__Excerpt__.
--- start ---

WASHINGTON – Unemployment rates rose in more than half of U.S. states in July and fewer states added jobs, echoing national data that show the job market may have lost some momentum.
The Labor Department said Monday that unemployment rates increased in 28 states. They were unchanged in 14 and fell in eight states – the fewest to show a decline since January.
Nationwide, hiring has been steady this year but slowed in July. Employers added 162,000 jobs, the fewest since March. The unemployment rate fell to 7.4 percent, a 4 1/2-year low, from 7.6 percent.
More college students receiving federal aid
WASHINGTON – With college costs continuing to rise, more students are receiving federal financial aid, though state and institutional aid remains largely flat
Data released today by the National Center for Education Statistics, a branch of the U.S. Department of Education, shows 71 percent of all undergraduate students received some type of financial aid in the 2011-12 school year, up from 66 percent four years earlier.
Forty-two percent of students received federal grants, up from 28 percent, and 40 percent received federal loans, an increase of 5 percentage points.
Al-Jazeera America gets ready for launch
NEW YORK – In a warren of offices at a former bank building near Madison Square Garden, dozens of journalists are at work on gleaming new electronic equipment, ready to turn their test runs of Al-Jazeera America into the real thing.
The Qatar-based news organization will finally establish a firm foothold on American television today after a decade of trying. At 3 p.m. EDT, Al Gore’s former Current TV will turn out the lights in more than 45 million TV homes, replaced by the new U.S. affiliate of Al-Jazeera.
The network has hired many veterans of U.S. television, including John Seigenthaler, Joie Chen, Antonio Mora and Sheila MacVicar, and is promising a meaty diet of news that it believes will contrast with the opinionated talk that dominates American news networks.
Creditors file against Detroit bankruptcy
DETROIT – The city’s biggest employee union, retirees and even a few dozen residents filed objections Monday to Detroit’s request for bankruptcy protection, the largest municipal filing in U.S. history and a move aimed at wiping away billions of dollars in debt.

--- end ---

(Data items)
--- start ---

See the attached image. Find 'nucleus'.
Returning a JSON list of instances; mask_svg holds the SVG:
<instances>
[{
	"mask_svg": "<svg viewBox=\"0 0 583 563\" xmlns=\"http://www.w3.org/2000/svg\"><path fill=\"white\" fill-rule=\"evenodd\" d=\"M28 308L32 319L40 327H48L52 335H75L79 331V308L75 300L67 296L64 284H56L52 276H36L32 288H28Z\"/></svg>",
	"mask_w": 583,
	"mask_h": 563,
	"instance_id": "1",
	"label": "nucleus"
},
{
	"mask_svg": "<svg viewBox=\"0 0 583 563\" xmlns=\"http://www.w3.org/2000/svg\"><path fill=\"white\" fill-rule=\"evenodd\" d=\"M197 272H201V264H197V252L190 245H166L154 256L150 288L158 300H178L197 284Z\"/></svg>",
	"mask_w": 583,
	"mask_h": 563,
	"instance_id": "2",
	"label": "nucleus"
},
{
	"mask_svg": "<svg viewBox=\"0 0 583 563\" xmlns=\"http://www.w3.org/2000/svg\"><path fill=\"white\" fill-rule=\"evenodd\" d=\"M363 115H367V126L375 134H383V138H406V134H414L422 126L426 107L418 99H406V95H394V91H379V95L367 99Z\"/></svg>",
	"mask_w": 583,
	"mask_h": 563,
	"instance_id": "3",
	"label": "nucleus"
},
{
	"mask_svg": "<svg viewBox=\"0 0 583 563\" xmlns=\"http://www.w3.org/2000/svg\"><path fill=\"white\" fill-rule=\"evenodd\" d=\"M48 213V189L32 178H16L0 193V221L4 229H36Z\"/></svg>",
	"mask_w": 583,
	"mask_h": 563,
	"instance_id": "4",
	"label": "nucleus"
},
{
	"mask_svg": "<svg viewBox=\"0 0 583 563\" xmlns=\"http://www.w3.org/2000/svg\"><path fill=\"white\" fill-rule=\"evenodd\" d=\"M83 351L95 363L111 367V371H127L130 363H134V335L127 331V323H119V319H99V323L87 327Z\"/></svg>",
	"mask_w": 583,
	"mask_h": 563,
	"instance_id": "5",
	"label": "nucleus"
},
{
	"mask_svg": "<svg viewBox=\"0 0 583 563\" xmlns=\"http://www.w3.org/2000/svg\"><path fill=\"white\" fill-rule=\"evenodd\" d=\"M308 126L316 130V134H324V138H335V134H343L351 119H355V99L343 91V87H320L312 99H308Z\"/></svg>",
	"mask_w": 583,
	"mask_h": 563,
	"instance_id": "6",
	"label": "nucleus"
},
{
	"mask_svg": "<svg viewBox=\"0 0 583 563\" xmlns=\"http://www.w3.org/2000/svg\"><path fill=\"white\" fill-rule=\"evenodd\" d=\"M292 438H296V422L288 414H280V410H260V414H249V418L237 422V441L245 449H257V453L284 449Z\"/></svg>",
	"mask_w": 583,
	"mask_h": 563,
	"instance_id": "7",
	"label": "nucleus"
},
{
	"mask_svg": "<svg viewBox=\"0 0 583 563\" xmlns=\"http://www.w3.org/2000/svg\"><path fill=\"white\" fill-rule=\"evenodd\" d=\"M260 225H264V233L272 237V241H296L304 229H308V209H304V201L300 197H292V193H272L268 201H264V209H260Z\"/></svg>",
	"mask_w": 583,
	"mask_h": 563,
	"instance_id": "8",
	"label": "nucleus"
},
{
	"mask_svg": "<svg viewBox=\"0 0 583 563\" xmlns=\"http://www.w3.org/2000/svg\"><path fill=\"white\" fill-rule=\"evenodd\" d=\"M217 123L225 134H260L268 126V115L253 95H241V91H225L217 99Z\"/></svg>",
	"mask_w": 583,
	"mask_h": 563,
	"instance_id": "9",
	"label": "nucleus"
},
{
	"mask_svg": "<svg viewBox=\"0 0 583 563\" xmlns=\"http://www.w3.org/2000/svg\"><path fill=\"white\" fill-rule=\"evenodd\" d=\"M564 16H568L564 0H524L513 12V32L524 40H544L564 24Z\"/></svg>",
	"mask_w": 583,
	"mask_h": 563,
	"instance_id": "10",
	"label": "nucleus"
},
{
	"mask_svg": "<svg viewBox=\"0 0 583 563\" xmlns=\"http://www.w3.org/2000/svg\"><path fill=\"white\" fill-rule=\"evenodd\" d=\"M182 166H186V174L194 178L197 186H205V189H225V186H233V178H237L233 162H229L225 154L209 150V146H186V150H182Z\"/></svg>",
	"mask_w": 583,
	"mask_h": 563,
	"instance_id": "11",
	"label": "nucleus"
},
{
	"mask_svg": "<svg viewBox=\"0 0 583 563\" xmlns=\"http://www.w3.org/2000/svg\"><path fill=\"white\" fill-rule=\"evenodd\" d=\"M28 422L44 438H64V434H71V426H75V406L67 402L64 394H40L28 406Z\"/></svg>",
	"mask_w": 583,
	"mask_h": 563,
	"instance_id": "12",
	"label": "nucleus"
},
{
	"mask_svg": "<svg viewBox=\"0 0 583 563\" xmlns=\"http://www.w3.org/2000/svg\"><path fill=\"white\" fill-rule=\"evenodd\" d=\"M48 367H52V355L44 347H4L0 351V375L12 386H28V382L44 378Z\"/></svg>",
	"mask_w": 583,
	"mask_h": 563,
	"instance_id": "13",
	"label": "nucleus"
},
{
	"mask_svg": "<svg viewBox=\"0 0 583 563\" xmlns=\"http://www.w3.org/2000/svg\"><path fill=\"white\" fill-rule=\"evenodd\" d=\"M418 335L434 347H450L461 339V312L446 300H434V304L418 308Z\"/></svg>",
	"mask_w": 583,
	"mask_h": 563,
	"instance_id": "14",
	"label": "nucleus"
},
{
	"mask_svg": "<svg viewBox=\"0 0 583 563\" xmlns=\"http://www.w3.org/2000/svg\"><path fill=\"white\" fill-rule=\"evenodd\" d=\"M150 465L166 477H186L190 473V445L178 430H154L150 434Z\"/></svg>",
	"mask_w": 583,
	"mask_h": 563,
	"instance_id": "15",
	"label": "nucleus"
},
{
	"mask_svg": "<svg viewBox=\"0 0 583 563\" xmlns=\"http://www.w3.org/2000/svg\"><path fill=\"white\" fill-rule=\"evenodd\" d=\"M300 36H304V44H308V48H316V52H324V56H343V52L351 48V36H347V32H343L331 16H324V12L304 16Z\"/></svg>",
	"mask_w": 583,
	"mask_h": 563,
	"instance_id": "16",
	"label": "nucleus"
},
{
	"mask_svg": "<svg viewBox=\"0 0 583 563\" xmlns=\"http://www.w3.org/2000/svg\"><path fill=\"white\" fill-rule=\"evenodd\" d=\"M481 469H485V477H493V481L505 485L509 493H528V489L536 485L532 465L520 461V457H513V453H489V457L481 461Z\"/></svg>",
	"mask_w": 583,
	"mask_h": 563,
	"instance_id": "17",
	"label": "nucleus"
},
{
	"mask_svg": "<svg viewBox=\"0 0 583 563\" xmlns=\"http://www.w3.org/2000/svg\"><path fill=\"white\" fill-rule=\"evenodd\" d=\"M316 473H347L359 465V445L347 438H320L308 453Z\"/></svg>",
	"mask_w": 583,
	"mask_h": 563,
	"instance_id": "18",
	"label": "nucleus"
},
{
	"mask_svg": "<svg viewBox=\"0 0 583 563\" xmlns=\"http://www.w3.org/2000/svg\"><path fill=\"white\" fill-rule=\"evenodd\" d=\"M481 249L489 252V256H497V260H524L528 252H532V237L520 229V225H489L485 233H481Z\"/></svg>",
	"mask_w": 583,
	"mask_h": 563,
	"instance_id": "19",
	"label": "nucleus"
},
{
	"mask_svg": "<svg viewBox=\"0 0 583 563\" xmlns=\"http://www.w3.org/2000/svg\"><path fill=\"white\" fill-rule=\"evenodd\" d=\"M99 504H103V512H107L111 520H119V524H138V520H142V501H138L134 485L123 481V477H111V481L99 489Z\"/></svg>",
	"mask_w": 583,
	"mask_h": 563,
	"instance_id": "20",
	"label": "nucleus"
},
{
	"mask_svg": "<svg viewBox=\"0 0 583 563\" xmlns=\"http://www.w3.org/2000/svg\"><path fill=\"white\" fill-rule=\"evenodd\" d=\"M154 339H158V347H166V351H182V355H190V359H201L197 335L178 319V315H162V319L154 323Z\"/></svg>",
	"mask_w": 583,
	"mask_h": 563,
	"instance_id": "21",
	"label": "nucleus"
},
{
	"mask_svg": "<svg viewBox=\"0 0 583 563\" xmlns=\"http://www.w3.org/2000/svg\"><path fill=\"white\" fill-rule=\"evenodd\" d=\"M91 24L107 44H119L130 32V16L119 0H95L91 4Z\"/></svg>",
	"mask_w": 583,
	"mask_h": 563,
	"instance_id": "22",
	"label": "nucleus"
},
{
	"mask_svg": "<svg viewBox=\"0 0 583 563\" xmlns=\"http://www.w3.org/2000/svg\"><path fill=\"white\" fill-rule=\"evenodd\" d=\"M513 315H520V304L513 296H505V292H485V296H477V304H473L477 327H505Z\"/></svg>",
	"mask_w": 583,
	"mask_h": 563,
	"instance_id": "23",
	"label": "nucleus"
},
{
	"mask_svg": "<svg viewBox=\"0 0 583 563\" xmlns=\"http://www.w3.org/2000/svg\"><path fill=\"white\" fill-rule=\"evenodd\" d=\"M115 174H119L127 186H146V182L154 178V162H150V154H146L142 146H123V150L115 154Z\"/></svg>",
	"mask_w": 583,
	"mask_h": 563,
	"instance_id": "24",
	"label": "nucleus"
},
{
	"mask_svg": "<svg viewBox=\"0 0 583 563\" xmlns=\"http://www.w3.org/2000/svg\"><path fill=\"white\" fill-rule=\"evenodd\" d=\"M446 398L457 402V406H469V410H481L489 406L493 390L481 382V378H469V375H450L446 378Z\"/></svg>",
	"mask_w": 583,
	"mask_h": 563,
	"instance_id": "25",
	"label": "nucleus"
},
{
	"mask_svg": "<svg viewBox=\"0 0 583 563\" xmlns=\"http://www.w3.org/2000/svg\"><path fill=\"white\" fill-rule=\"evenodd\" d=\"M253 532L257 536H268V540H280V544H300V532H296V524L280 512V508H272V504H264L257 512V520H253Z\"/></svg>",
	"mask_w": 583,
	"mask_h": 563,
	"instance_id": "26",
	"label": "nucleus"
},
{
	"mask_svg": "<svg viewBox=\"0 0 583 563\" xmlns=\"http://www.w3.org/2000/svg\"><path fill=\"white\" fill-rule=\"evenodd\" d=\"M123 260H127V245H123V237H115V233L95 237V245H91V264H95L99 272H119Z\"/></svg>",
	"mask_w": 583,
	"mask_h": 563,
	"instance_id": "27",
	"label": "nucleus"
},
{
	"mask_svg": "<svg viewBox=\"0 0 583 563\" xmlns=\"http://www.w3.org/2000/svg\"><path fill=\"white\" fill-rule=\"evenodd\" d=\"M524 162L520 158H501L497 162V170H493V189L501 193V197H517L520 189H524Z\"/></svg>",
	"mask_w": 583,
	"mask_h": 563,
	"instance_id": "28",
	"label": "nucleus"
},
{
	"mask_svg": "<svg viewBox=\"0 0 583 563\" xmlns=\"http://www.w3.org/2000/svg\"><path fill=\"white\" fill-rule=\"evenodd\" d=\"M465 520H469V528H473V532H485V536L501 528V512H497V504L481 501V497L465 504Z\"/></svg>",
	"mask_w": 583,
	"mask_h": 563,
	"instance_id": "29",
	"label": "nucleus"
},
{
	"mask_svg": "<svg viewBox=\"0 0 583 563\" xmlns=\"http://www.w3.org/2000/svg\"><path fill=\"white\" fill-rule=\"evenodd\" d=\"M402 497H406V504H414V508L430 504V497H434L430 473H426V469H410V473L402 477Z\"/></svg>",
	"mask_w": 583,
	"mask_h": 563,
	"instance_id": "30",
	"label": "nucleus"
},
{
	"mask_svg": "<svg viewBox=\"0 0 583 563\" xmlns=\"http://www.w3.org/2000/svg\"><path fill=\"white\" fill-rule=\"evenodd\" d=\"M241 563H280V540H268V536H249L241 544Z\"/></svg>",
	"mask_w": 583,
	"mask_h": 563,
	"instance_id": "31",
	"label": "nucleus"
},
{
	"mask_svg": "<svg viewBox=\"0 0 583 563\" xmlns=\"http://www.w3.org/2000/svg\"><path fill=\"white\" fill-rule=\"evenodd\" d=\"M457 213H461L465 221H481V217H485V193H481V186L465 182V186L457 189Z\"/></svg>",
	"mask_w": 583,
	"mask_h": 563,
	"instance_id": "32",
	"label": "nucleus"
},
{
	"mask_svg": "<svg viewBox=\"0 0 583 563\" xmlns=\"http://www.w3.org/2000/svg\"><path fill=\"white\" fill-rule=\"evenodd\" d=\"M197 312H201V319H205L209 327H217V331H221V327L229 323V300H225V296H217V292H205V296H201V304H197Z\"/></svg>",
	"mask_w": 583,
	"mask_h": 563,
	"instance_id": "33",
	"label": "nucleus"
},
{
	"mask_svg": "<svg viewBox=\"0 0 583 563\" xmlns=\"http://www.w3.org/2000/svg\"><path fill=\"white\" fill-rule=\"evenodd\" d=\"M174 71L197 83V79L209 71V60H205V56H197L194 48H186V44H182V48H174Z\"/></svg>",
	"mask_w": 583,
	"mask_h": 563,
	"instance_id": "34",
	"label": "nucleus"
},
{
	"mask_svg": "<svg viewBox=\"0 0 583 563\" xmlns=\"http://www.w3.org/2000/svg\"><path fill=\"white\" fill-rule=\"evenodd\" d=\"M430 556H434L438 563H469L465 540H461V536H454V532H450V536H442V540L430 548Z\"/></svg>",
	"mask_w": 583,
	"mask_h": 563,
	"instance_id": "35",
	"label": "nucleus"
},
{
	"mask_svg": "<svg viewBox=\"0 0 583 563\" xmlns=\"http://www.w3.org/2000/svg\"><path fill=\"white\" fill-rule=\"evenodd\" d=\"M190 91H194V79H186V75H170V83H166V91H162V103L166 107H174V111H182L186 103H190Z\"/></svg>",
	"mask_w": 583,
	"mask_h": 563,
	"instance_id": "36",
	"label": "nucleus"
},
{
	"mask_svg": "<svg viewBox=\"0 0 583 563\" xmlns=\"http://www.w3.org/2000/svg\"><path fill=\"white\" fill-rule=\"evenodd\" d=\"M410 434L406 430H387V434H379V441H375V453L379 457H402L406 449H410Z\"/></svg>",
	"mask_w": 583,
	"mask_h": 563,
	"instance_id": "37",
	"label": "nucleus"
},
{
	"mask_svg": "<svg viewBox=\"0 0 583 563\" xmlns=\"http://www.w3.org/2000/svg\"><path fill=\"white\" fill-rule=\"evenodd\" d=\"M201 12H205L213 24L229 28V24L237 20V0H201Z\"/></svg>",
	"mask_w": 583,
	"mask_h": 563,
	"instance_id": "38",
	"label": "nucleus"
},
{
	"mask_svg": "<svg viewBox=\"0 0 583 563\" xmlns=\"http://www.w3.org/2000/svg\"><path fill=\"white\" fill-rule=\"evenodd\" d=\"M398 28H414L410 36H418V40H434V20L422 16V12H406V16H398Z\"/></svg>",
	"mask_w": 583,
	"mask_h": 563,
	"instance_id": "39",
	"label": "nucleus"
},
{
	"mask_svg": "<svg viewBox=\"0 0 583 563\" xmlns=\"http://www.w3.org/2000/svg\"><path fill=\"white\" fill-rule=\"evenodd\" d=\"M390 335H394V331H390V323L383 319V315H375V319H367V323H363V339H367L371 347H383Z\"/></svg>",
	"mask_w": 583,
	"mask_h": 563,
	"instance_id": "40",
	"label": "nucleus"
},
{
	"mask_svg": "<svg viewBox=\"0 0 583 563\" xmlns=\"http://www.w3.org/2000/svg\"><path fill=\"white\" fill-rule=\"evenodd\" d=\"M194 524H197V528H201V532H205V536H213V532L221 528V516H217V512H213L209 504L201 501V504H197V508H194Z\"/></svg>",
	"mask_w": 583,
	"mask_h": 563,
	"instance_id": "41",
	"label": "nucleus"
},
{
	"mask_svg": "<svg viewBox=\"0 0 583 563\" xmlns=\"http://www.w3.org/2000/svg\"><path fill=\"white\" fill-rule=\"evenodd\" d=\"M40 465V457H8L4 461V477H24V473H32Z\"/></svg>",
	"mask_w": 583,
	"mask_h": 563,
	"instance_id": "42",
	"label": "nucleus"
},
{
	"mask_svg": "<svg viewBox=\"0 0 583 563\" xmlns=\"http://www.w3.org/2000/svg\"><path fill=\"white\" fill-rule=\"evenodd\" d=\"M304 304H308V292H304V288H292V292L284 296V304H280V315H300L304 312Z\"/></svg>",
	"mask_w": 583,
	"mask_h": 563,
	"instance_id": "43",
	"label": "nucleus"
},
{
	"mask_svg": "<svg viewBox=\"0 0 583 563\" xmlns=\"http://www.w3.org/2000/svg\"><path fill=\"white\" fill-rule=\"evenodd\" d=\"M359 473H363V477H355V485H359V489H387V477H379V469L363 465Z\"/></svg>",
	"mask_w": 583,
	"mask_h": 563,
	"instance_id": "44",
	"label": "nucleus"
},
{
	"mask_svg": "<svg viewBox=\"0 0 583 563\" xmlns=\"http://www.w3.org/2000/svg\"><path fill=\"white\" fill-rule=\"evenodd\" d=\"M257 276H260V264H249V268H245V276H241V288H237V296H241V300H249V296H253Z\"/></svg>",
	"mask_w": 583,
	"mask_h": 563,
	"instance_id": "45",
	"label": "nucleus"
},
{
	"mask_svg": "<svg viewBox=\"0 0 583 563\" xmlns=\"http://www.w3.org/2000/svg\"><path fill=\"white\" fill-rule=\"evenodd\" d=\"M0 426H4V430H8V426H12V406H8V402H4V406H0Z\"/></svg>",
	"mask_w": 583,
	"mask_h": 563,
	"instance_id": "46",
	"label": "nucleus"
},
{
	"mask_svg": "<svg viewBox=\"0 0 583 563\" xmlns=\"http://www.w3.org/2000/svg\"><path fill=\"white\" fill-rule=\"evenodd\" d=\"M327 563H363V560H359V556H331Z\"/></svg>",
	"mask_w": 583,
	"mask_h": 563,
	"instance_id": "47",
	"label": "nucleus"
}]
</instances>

--- end ---

__Stated goal A__.
Write out the news briefs word for word from "The network has" to "American news networks.".
__Stated goal B__.
According to the news briefs, in how many states did unemployment rates fall in July?
The microscopy outlining data plays no part in this work.

__Worked solution A__.
The network has hired many veterans of U.S. television, including John Seigenthaler, Joie Chen, Antonio Mora and Sheila MacVicar, and is promising a meaty diet of news that it believes will contrast with the opinionated talk that dominates American news networks.

__Worked solution B__.
Eight states.